Un lettrice vicentina chiede “come mai dai panettieri si trova sempre il pane poco cotto? Ho nostalgia del pane di una volta con la sua bella crosta dorata ma sembra impossibile trovarlo!”. Basta restare mezz’ora in una panetteria o in fila al banco del pane al supermercato per sentir dire: “tre panini non troppo cotti per favore”, “il filone di pane meno cotto che c’è grazie” oppure “una baguette francese ma poco cotta per favore”. Più o meno l’80% delle richieste ascoltate dal fornaio.
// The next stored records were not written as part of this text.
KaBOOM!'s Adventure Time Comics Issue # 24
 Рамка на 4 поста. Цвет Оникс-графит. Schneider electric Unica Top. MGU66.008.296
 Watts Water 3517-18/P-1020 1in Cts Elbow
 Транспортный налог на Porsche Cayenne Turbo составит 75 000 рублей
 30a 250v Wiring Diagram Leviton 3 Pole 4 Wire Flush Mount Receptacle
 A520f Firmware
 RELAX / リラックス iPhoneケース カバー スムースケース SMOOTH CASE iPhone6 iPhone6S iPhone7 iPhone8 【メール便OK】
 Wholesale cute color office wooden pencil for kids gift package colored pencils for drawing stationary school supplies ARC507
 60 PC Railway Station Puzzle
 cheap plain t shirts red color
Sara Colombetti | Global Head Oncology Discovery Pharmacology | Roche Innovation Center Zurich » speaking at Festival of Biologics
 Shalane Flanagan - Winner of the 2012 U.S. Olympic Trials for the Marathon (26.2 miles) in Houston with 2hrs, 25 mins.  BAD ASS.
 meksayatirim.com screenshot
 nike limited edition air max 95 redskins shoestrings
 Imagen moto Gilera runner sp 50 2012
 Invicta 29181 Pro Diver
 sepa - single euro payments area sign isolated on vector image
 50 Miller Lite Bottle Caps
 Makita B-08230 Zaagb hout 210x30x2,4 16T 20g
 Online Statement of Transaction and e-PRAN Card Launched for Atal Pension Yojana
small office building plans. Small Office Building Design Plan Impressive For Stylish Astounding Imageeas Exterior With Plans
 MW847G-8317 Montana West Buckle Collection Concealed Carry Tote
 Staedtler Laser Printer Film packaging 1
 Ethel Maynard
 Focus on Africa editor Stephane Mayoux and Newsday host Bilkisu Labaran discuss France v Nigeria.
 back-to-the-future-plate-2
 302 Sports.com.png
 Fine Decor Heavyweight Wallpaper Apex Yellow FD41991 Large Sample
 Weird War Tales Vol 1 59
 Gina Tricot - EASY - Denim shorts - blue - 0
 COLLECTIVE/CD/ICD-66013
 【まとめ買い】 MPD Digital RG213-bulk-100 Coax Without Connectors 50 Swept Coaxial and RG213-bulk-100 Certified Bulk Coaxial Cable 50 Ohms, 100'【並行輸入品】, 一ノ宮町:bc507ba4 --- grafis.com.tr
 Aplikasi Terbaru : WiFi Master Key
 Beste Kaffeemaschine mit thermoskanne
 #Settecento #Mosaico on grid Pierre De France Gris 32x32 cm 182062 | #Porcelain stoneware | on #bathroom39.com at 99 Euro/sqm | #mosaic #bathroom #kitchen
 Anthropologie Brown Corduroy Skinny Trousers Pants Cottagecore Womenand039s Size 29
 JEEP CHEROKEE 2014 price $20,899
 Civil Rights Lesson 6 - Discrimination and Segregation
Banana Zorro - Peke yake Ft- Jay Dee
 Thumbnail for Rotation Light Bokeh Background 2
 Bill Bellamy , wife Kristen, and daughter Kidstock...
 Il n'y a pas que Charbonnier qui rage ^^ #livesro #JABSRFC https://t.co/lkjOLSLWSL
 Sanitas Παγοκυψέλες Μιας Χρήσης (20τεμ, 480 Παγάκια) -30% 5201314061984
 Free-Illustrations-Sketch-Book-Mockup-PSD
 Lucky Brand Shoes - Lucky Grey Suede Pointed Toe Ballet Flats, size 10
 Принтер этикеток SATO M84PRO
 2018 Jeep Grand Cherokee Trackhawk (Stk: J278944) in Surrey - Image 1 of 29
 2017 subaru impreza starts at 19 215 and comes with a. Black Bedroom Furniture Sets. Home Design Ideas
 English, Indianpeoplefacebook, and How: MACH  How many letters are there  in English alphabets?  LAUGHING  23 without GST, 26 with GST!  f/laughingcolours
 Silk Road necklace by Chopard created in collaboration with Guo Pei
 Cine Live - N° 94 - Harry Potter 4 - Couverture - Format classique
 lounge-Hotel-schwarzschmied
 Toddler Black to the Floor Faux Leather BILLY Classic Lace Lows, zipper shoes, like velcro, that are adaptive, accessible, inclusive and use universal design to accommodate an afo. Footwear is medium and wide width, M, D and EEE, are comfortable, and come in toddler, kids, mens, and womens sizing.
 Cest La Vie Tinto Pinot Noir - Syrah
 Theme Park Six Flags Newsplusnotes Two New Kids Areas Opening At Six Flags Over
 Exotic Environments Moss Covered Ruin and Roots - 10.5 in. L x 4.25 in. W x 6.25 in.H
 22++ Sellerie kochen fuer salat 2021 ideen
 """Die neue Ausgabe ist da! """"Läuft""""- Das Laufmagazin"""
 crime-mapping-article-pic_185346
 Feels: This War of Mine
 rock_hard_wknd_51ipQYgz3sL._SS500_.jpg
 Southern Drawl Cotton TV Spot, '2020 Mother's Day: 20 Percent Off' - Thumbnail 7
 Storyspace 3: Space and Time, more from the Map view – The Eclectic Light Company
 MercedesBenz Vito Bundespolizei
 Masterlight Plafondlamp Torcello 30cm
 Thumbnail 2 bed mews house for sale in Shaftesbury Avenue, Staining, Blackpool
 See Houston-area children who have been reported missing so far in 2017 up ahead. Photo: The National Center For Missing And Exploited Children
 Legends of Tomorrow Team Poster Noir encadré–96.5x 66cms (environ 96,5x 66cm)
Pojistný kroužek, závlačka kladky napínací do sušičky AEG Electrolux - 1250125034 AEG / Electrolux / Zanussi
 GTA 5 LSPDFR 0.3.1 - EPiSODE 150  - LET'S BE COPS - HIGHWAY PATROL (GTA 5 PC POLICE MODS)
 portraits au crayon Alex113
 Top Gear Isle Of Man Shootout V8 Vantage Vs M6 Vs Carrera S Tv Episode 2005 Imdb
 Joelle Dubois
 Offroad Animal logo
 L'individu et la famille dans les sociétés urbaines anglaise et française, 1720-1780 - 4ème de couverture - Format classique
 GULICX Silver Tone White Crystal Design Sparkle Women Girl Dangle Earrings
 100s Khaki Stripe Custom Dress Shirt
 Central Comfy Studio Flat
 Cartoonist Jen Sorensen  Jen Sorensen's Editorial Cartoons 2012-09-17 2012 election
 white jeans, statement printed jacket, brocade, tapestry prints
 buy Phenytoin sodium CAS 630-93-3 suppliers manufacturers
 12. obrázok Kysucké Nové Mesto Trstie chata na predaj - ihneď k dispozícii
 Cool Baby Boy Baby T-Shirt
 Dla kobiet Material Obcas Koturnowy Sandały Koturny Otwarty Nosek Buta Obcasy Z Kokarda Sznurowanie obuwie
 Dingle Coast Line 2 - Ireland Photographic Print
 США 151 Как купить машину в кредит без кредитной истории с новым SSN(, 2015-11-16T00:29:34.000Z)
Ci sono più ragioni che spiegano queste scelte. Alcune sono tecniche legate alla produzione, altre invece riguardano i gusti dei consumatori. Fermo restando che personalmente sono per il pane cotto bene, perché la cottura migliora la digestione, valorizza la buona qualità delle farine, del lievito e della lavorazione.
1) La masticazione
I dati statistici sulla popolazione ci fanno notare che l’Italia è un paese vecchio, nel senso che la maggior parte della popolazione è ultracinquantenne. Si tratta anche del target che più ha l’abitudine di consumare pane durante il pasto, ma allo stesso tempo ha problemi legati alla masticazione. Per questo preferisce un prodotto più morbido, che crea meno difficoltà in bocca (basterebbe cambiare varietà, ma questo è un altro discorso).
I nuovi gusti
La cultura del pane è legata alla cultura di generazioni datate. Per i più giovani, il pane è quella cosa morbida che sta sopra e sotto l’hamburger. Il riferimento è ai panini morbidi (burger bun) che non hanno bisogno di essere masticati molto. L’esatto contrario della cultura del pane. Ci sono anche tanti giovani che si avvicinano ai prodotti tradizionali, ma sono un numero ancora limitato. Ci sono poi sempre meno panettieri con un forno che preparano ogni giorno il pane. In molti negozi si vende un prodotto riscaldato partendo da un semilavorato surgelato, oppure proveniente da laboratori industriali che lo recapitano in negozio. Il tempo di cottura incide anche sui costi e un risparmio di energia a fine giornata e a fine mese vuole dire un minore costo e un maggiore ricavo.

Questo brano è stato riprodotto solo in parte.